* WHAT THIS TASK INVOLVES: The data shown below should all be retyped exactly.

* RECORDS FOR THE TASK:
[Start of section]

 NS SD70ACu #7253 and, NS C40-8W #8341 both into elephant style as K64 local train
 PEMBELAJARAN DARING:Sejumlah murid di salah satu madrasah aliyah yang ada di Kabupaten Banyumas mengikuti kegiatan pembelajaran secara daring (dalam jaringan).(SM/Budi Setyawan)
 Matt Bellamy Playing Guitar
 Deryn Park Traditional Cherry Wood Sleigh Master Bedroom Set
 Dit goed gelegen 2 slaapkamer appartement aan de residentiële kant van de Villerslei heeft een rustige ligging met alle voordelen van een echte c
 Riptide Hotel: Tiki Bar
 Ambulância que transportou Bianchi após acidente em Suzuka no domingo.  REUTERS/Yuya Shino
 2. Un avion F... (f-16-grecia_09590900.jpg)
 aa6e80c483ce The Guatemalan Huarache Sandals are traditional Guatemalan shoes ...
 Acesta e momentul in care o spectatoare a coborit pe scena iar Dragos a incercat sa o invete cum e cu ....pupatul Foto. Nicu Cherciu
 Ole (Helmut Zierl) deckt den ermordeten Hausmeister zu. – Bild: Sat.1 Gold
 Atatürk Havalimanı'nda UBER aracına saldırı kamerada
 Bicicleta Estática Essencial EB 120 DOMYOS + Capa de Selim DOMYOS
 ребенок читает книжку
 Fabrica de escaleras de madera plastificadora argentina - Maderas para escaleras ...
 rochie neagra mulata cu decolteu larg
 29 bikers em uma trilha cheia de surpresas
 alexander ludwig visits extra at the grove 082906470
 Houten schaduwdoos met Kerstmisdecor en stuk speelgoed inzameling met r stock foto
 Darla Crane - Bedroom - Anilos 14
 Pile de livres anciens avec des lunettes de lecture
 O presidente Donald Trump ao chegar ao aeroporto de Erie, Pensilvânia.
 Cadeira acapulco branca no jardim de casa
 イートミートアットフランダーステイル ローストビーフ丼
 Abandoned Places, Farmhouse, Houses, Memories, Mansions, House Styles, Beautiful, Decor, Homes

[End of section]

* WRITTEN REPLY:
 NS SD70ACu #7253 and, NS C40-8W #8341 both into elephant style as K64 local train
 PEMBELAJARAN DARING:Sejumlah murid di salah satu madrasah aliyah yang ada di Kabupaten Banyumas mengikuti kegiatan pembelajaran secara daring (dalam jaringan).(SM/Budi Setyawan)
 Matt Bellamy Playing Guitar
 Deryn Park Traditional Cherry Wood Sleigh Master Bedroom Set
 Dit goed gelegen 2 slaapkamer appartement aan de residentiële kant van de Villerslei heeft een rustige ligging met alle voordelen van een echte c
 Riptide Hotel: Tiki Bar
 Ambulância que transportou Bianchi após acidente em Suzuka no domingo.  REUTERS/Yuya Shino
 2. Un avion F... (f-16-grecia_09590900.jpg)
 aa6e80c483ce The Guatemalan Huarache Sandals are traditional Guatemalan shoes ...
 Acesta e momentul in care o spectatoare a coborit pe scena iar Dragos a incercat sa o invete cum e cu ....pupatul Foto. Nicu Cherciu
 Ole (Helmut Zierl) deckt den ermordeten Hausmeister zu. – Bild: Sat.1 Gold
 Atatürk Havalimanı'nda UBER aracına saldırı kamerada
 Bicicleta Estática Essencial EB 120 DOMYOS + Capa de Selim DOMYOS
 ребенок читает книжку
 Fabrica de escaleras de madera plastificadora argentina - Maderas para escaleras ...
 rochie neagra mulata cu decolteu larg
 29 bikers em uma trilha cheia de surpresas
 alexander ludwig visits extra at the grove 082906470
 Houten schaduwdoos met Kerstmisdecor en stuk speelgoed inzameling met r stock foto
 Darla Crane - Bedroom - Anilos 14
 Pile de livres anciens avec des lunettes de lecture
 O presidente Donald Trump ao chegar ao aeroporto de Erie, Pensilvânia.
 Cadeira acapulco branca no jardim de casa
 イートミートアットフランダーステイル ローストビーフ丼
 Abandoned Places, Farmhouse, Houses, Memories, Mansions, House Styles, Beautiful, Decor, Homes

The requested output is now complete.